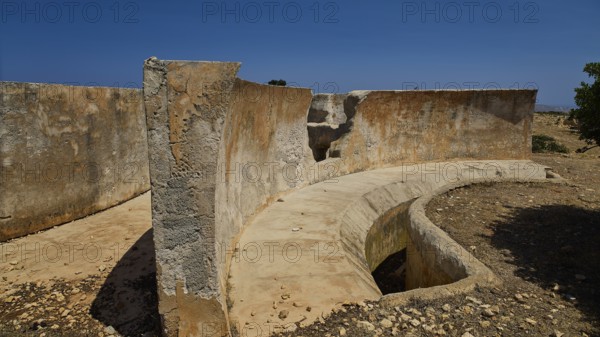 Abandoned concrete ruins under a clear sky, Lost Place, Air Defence Position, Aerophone, Parabolic Acoustic Mirror, Patella Mountain, WW2, west of Lakki, Leros, Dodecanese, Greek Islands, Greece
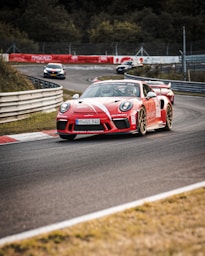 red and white coupe racing on road during daytime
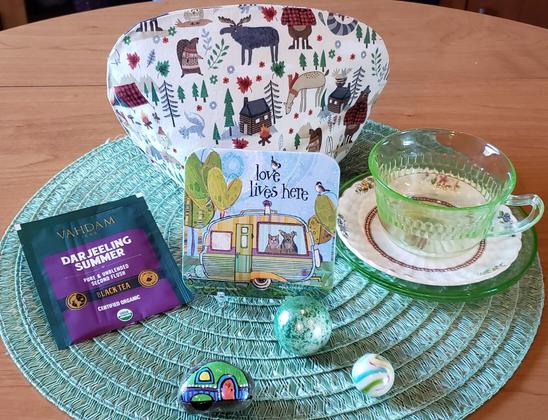 A tea tableau about forest camping and Darjeeling tea.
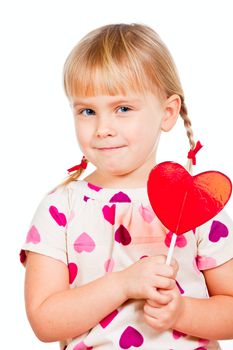 Cute little girl holding big red heart shaped lolly pop candy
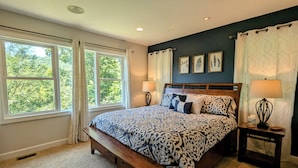 Une chambre avec un grand lit, deux tables de chevet avec des lampes, un banc au pied du lit et une fenêtre avec des rideaux.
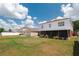 Spacious backyard featuring well-maintained lawn and charming exterior of the home at 13420 Copper Head Dr, Riverview, FL 33569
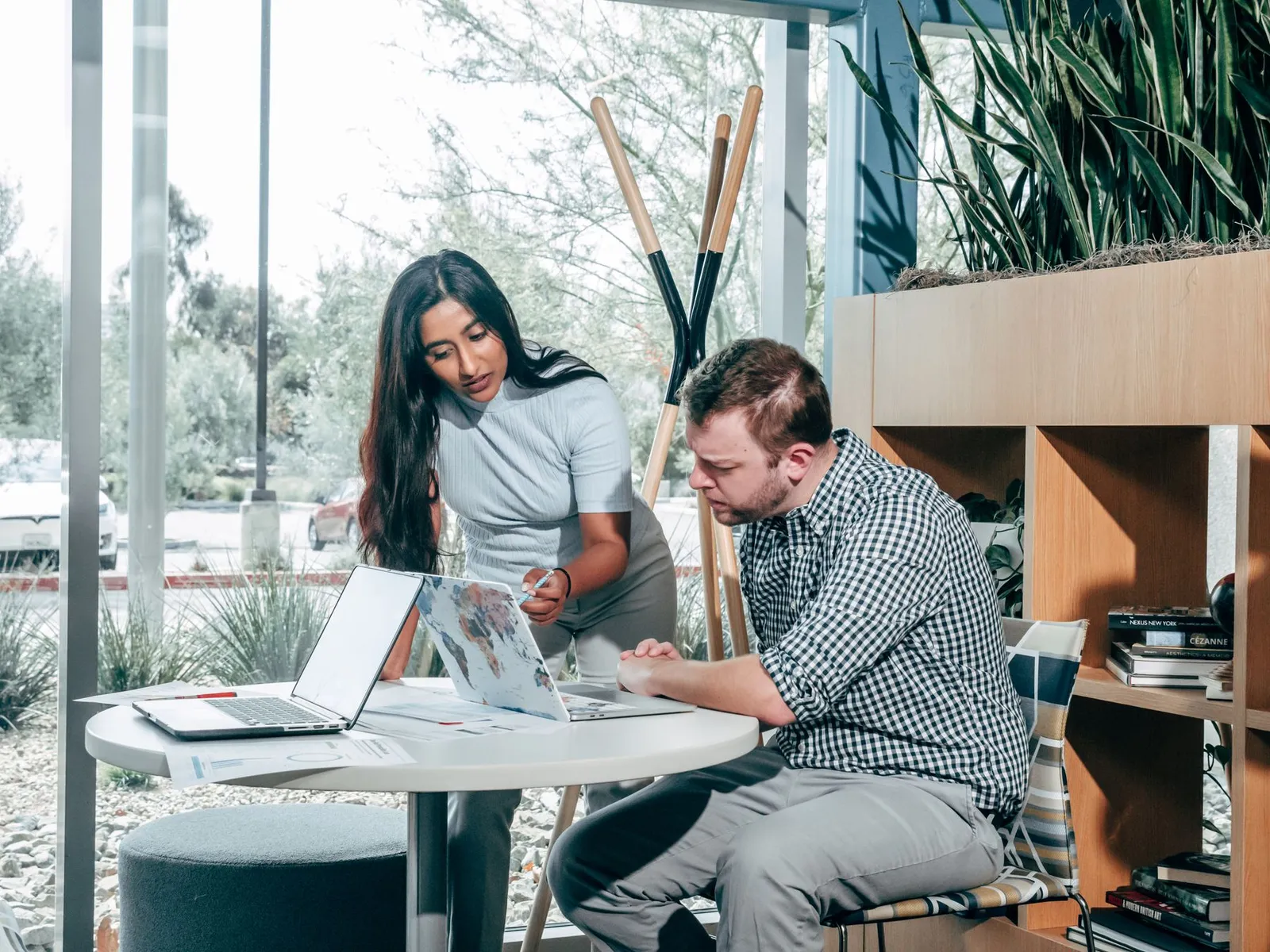 Twee mensen bespreken hun werk aan een bureau met laptops.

What the exercise asks:
Repeat the lines above word for word, leaving out the pictures.

Written answer:
 Abandoned concrete ruins under a clear sky, Lost Place, Air Defence Position, Aerophone, Parabolic Acoustic Mirror, Patella Mountain, WW2, west of Lakki, Leros, Dodecanese, Greek Islands, Greece
 red and white coupe racing on road during daytime
 A tea tableau about forest camping and Darjeeling tea.
 Cute little girl holding big red heart shaped lolly pop candy
 Une chambre avec un grand lit, deux tables de chevet avec des lampes, un banc au pied du lit et une fenêtre avec des rideaux.
 Spacious backyard featuring well-maintained lawn and charming exterior of the home at 13420 Copper Head Dr, Riverview, FL 33569
 Twee mensen bespreken hun werk aan een bureau met laptops.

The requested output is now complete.